In fact, the AP-41 Madrid-Toledo motorway saw traffic rise by 15.5%, whilst the Madrid ‘radial’ R-5 motorway leading to Navalcarnero saw a whopping 34.6% hike in cars.
In these areas, the toll roads are the fastest and most convenient routes, but the AP-7 through the Comunidad Valenciana sees very little use compared with 10 years ago.
Those who do use it calculate that the toll fees come to around 150% of their petrol bill, meaning the majority of drivers opt for the more arduous, but vastly cheaper, back roads to save money.
Spain’s government had pledged to end the tolls on the AP-7 ‘Mediterranean Motorway’ when the firm, AUMAR’s contract comes up for renewal at the end of 2019, meaning the highway will be free of charge from New Year’s Day in 2020.
Town councils in the provinces of Alicante and Valencia, especially those affected by constant heavy traffic – including long-distance lorries – as a result of the motorway fees are keeping the pressure on the central government to ensure it remains true to its word.

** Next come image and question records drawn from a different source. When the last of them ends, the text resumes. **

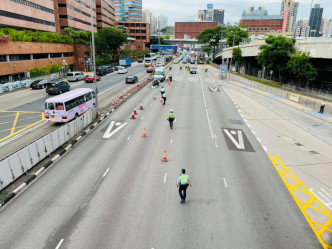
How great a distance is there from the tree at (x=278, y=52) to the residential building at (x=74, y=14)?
61.2 metres

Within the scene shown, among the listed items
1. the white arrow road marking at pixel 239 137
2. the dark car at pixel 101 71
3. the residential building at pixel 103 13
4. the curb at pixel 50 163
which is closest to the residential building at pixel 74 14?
the residential building at pixel 103 13

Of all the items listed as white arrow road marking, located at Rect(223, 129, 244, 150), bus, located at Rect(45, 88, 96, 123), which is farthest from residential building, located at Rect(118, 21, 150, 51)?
white arrow road marking, located at Rect(223, 129, 244, 150)

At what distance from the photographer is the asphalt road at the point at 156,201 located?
9.55m

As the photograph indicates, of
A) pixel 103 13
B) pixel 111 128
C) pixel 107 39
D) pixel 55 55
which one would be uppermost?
pixel 103 13

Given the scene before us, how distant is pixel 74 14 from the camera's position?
8462cm

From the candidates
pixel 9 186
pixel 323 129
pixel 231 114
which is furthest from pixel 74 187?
pixel 323 129

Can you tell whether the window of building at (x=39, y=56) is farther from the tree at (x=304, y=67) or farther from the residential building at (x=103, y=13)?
the residential building at (x=103, y=13)

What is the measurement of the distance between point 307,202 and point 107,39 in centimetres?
7826

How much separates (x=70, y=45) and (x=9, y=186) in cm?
5963

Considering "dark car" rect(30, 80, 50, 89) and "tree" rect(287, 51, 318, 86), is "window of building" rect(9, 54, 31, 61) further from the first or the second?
"tree" rect(287, 51, 318, 86)

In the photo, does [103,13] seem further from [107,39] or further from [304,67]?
[304,67]

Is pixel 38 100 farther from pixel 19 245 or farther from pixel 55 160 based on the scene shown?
pixel 19 245

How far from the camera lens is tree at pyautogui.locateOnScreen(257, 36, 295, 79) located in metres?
47.5

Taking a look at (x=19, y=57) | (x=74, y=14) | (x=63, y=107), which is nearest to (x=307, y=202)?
(x=63, y=107)
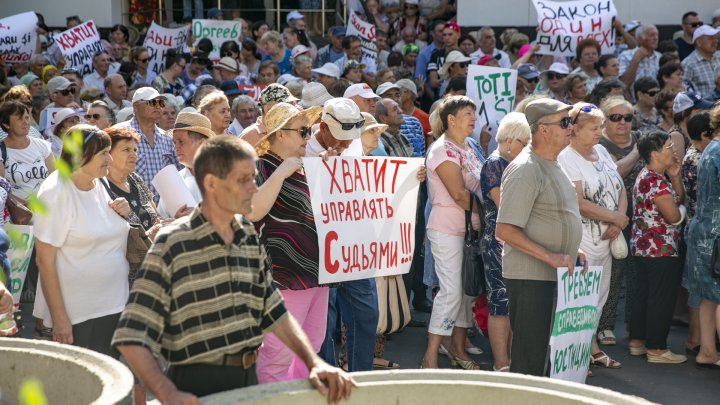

It has been hinted that ‘replacement’ charges may be made to use the AP-7, but up to 64 local councils say they will fight this if it happens.
Toll fees in general are linked to inflation, meaning they dropped by 0.6% and 0.4% in 2016 and 2017 respectively and were frozen in 2015, but will go up by 1.91% from January 1, 2018.
Since inflation was set as the yardstick for toll fee increases and decreases in 2002, they have risen by anything from 1.44% in 2011 to a record high of 4.46% in 2009.